As noted previously, the key function of the auditory periphery is to code for the frequency, intensity, and temporal structure of sound. Auditory systems of all animals are sensitive to only a limited range of frequencies. Figure 10 displays the auditory thresholds of humans to sinusoidal sounds of different frequencies. These thresholds of audibility can be obtained in one of two ways: The sounds can be presented over headphones [the minimal audible pressure (MAP) method] or over loudspeakers in a room with the listener [the minimal audible field (MAF) method]. When thresholds of audibility are measured, on average there is a 6-dB difference between MAP and MAF thresholds, which is due to diffraction of sound around the head and the calibration procedures used to obtain the MAP and MAF thresholds. The upper limit of hearing (e.g., the level at which sound becomes uncomfortably loud) is about 130 dB SPL. Thus, the dynamic range of hearing is about 130 dB in the frequency region between 500 and 4000 Hz. Humans can detect sound with frequencies ranging from 20 to 20,000 Hz, although hearing sensitivity, starting with the high frequencies, decreases with age.
The thresholds of hearing depend on the sound's duration. For durations less than approximately 300 msec, the energy of the sound determines threshold. Thus, long sounds require less sound power for detection than do short sounds. For durations greater than 300 msec, the ability to detect sinusoidal sound remains constant for signals of constant power. The duration at which the power of the signal no longer changes for detection threshold is used as an estimate of the integration time for detection.

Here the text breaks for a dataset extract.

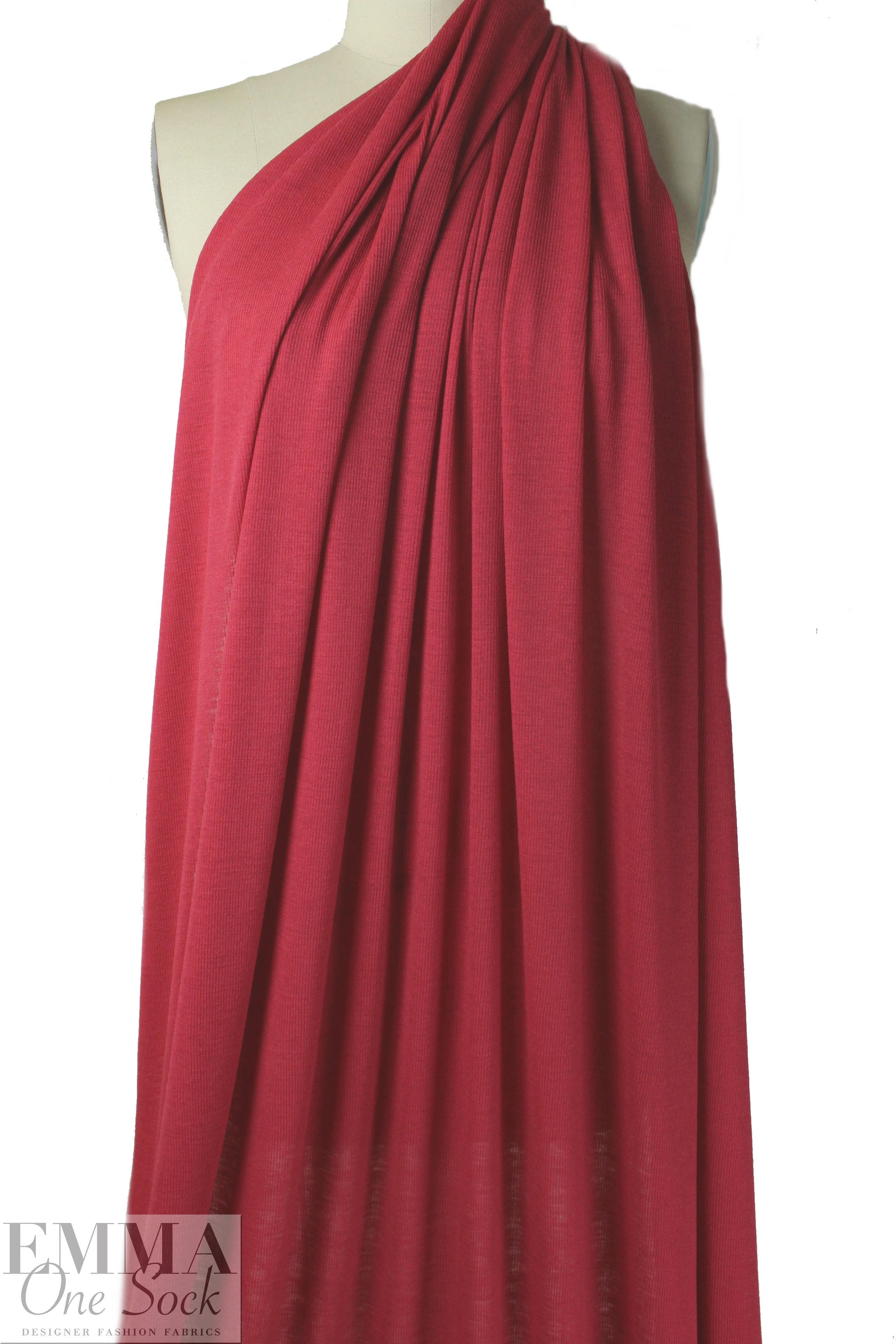 NY designer featherweight wool rib knit - desert rose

Humans are sensitive to about a 0.2% change in frequency over a significant part of the range of hearing. For instance, one can discrimination between a 1000- and a 1002-Hz sinwave based on the frequency difference. An approximately 0.5-dB change in level is
also discriminable over a significant part of the range of hearing. Thus, sensitivity to frequency and sound intensity (not expressed in decibels) is approximately proportional to frequency or level. This proportionality is referred to as Weber's fraction or law, and to a first approximation the auditory system displays a constant Weber fraction for frequency and level.
The ability to discriminate sounds with changing levels from steady sounds is described by the temporal modulation transfer function (TMTF). The TMTF is measured by asking listeners to discriminate between a noise whose amplitudes are sinusoidally modulated and a noise with no amplitude modulation. The TMTF describes the depth ofmodulation (the difference in the changing amplitude) required to discriminate amplitude-modulated noise from unmodulated noise as a function of the rate of the amplitude modulation. The TMTF has a low-pass characteristic because as the rate of amplitude modulation increases beyond about 50 Hz the threshold for detecting amplitude modulation decreases. That is, it is more difficult to detect changes in the amplitude of modulated noise when the amplitude is changing faster than 50 times per second.